» **Set problem**: Exactly reproduce the lines beginning with the line that includes "What is the intervening" and ending with the last line of the data.

» **Data for the task**:
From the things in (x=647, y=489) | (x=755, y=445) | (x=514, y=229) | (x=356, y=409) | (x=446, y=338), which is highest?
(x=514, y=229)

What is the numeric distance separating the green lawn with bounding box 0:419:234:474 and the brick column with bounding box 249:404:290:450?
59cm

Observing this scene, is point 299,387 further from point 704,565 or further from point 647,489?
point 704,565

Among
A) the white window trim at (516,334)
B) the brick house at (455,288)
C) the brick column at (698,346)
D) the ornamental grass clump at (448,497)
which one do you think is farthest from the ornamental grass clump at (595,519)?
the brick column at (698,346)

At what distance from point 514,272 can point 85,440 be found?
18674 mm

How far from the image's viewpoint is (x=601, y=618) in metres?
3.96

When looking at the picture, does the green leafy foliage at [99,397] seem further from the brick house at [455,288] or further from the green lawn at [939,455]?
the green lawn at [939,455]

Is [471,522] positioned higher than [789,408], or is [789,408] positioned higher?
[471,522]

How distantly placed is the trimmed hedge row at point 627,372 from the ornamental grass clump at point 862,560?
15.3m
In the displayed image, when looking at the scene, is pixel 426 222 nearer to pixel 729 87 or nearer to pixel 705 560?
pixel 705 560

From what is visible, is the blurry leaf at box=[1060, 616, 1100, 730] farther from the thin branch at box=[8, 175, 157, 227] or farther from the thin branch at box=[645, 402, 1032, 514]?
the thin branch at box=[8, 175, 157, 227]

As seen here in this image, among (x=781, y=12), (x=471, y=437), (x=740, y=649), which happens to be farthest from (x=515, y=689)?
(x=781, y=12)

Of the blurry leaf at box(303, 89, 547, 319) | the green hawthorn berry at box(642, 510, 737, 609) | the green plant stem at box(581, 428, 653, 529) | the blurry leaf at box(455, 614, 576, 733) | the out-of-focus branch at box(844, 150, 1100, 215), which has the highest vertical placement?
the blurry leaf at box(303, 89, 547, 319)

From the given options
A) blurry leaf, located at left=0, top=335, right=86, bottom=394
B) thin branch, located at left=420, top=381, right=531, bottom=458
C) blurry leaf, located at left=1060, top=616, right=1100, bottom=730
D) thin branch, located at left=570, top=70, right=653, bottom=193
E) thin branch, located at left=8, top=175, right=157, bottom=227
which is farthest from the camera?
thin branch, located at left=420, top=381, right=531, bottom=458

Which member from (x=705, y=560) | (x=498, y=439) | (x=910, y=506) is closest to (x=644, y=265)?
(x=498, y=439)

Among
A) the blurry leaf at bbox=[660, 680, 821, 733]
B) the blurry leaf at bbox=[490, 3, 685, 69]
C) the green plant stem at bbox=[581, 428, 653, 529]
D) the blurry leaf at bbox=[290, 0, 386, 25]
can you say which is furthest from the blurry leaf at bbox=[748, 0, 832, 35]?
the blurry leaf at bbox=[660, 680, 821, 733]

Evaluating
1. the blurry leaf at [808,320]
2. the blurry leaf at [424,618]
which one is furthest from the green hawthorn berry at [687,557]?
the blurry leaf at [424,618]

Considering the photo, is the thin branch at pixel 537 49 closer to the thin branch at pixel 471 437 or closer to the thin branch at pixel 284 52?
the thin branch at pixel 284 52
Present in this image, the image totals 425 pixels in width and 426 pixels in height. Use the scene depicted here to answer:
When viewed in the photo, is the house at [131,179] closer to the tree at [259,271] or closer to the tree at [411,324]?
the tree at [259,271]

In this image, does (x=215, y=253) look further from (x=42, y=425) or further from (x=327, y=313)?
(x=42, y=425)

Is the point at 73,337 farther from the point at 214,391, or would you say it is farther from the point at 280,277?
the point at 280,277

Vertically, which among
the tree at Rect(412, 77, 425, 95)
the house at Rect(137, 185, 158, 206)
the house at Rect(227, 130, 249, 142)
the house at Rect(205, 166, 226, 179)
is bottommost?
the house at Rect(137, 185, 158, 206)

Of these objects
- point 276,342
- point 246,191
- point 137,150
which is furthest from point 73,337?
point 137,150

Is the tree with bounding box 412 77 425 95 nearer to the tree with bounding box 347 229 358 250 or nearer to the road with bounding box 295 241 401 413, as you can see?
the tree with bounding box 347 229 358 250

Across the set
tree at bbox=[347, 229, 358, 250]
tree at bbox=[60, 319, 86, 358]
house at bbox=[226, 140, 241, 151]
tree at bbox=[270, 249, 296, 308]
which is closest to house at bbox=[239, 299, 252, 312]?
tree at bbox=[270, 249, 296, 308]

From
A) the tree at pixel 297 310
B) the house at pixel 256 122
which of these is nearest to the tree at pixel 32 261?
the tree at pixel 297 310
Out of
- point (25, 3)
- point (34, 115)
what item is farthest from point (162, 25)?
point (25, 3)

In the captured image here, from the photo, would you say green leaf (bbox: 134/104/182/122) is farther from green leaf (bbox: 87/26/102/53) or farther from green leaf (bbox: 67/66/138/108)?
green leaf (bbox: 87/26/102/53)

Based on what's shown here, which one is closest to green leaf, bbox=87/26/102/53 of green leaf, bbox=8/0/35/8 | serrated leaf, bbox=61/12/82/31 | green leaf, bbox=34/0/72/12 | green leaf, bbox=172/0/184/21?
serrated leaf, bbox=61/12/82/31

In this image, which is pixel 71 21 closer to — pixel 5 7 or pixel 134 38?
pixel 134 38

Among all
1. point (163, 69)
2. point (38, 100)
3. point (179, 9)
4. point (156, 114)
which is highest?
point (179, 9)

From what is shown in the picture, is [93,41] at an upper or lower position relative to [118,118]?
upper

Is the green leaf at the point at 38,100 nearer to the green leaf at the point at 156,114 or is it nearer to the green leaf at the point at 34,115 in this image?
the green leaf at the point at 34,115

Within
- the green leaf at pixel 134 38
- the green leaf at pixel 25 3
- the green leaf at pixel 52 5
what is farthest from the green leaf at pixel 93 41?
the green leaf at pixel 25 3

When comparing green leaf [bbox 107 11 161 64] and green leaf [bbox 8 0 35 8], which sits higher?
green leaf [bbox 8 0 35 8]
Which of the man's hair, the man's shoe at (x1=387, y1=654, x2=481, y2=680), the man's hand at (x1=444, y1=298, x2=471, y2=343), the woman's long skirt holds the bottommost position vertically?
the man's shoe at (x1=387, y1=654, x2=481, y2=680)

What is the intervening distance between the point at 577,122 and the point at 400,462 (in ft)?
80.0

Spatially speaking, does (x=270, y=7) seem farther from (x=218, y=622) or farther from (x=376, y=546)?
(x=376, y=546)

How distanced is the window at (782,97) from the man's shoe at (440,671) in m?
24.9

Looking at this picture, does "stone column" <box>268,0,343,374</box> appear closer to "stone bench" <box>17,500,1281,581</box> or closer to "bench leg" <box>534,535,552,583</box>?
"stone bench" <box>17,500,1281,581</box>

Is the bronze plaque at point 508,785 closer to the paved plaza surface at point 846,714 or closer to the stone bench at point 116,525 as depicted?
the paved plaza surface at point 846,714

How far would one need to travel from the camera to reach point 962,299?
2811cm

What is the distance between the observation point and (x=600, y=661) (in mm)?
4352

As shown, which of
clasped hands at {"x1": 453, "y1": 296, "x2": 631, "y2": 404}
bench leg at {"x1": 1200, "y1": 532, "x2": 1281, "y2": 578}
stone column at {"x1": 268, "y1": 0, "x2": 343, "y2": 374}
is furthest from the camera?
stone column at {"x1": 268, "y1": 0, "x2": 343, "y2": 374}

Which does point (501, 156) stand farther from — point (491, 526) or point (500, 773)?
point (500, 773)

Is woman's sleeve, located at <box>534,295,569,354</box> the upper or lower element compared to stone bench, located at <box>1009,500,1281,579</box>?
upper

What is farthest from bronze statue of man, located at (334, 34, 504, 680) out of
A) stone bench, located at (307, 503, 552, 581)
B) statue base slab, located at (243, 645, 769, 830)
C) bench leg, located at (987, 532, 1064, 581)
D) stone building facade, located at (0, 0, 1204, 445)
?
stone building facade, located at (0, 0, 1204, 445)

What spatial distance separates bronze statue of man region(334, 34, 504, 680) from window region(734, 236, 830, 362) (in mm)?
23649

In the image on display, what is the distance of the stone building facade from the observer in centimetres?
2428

» **Result**:
What is the intervening distance between the point at 577,122 and the point at 400,462 (in ft)?
80.0

Spatially speaking, does (x=270, y=7) seem farther from (x=218, y=622) or farther from (x=376, y=546)?
(x=376, y=546)

How distanced is the window at (782,97) from the man's shoe at (440,671) in m?
24.9

Looking at this picture, does "stone column" <box>268,0,343,374</box> appear closer to "stone bench" <box>17,500,1281,581</box> or closer to "bench leg" <box>534,535,552,583</box>?
"stone bench" <box>17,500,1281,581</box>

Is the bronze plaque at point 508,785 closer to the paved plaza surface at point 846,714 or closer to the stone bench at point 116,525 as depicted?
the paved plaza surface at point 846,714

How far would one need to travel from the camera to reach point 962,299?
2811cm

What is the distance between the observation point and (x=600, y=661) (in mm)?
4352

As shown, which of
clasped hands at {"x1": 453, "y1": 296, "x2": 631, "y2": 404}
bench leg at {"x1": 1200, "y1": 532, "x2": 1281, "y2": 578}
stone column at {"x1": 268, "y1": 0, "x2": 343, "y2": 374}
is furthest from the camera?
stone column at {"x1": 268, "y1": 0, "x2": 343, "y2": 374}

Which does point (501, 156) stand farther from — point (491, 526) or point (500, 773)?
point (500, 773)

Is woman's sleeve, located at <box>534,295,569,354</box> the upper or lower element compared to stone bench, located at <box>1009,500,1281,579</box>?
upper

What is farthest from bronze statue of man, located at (334, 34, 504, 680) out of
A) stone bench, located at (307, 503, 552, 581)
B) statue base slab, located at (243, 645, 769, 830)
C) bench leg, located at (987, 532, 1064, 581)
D) stone building facade, located at (0, 0, 1204, 445)
?
stone building facade, located at (0, 0, 1204, 445)

What spatial distance separates bronze statue of man region(334, 34, 504, 680) from window region(734, 236, 830, 362) (in mm)?
23649

In the image on display, what is the distance of the stone building facade from the observer in centimetres?
2428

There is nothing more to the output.